Overview: The new government has pledged to accelerate the digital transformation of the healthcare sector. A key initiative includes making the switch to electronic patient records compulsory. Medical fees for video consultations may be increased, and the implementation of electronic prescriptions for medical aids (i.e., medical devices) expedited. Additionally, data exchange formats for software and IT service providers are to be standardised by 2027. Existing health data registries (beyond the established cancer registry) are supposed to be consolidated under a unified legal framework.
Potential Effects: The priorities align with the European Union’s broader agenda, particularly the European Health Data Space (EHDS), i.e. the EU’s flagship initiative for making health data universally available for secondary use. At the national level, the Health Data Secondary Use Act (Gesundheitsdatenutzungsgsetz), already in force, serves as a complementary legal framework. Multiple IT standardisation projects are underway and actively supported by the German government.
Observations: Businesses must remain alert to the deepening digital transformation reshaping nearly all healthcare processes and services, ranging from telemedicine and e-prescriptions to health apps, AI-powered medical devices, electronic health data, and cloud-based infrastructures. The sector is witnessing the rapid emergence of new market entrants, especially IT and technology companies leveraging their digital expertise to penetrate the healthcare sector.
Policy #8: Pharma and Med-Tech Designated a “Pilot Sector” of the Economy, with a Focus on Medical Research
- Potential Consequence: While the political branding of the sector as a “pilot” or flagship industry signals strong governmental goodwill, actual policy measures appear incremental, with no game-changing policy shifts on the horizon.
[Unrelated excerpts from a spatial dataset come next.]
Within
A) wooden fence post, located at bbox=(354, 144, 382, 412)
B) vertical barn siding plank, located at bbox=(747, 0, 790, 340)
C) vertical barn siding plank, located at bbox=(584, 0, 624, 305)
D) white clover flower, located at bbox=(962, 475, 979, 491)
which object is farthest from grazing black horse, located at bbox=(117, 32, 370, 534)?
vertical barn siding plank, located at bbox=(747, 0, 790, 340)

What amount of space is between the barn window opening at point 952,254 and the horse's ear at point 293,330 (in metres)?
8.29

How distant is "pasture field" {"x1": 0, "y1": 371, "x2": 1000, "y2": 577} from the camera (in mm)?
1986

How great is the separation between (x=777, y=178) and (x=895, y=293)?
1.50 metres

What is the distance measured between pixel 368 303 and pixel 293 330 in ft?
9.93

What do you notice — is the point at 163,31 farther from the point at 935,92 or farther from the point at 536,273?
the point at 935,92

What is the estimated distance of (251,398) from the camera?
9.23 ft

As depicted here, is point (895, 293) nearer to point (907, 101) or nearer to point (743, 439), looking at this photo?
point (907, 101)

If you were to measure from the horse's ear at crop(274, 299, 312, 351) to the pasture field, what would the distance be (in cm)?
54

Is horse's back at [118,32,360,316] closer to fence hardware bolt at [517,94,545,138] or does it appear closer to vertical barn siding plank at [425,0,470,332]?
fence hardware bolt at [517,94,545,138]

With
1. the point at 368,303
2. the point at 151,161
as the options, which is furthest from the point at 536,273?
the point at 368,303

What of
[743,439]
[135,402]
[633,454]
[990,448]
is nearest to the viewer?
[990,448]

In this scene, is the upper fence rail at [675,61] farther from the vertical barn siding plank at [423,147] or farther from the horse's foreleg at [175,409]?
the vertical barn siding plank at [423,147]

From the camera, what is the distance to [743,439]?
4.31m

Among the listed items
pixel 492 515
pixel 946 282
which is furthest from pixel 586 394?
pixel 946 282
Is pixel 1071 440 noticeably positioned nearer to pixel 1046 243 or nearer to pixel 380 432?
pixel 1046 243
Overview: As part of broader industrial policy, the government has reiterated the objective of reshoring the production of critical medicines, referencing the pharmaceutical strategy adopted in December 2023 by the previous administration: New German Pharmaceutical Strategy Promises to Bolster Investment and Innovation, Implicitly Questioning the EU Pharmaceutical Review – Healthcare & Life Sciences Blog. This tags along with the government’s declared intent to reduce bureaucratic barriers in clinical research, although specific legislative or regulatory steps remain undefined. Notably, the mention of CAR-T cell therapy indicates growing political awareness of cell and gene therapies. As a specific measure, the regulatory framework governing biosafety level S1 laboratories is slated for simplification.
Potential Effects: The most effective lever for accelerating medical research would likely be a significant increase in public funding. While the Coalition Agreement references the German Centers for Health Research and certain university clusters, it stops short of making a commitment to financial investments.
Observations: Clinical research may be expected to remain significantly driven by the private sector, i.e. pharmaceutical and med-tech companies. Regulatory improvements, though welcome, appear modest in scope. The potential impact of the already adopted Medical Research Act (Medizinforschungsgesetz) has yet to materialize in tangible outcomes.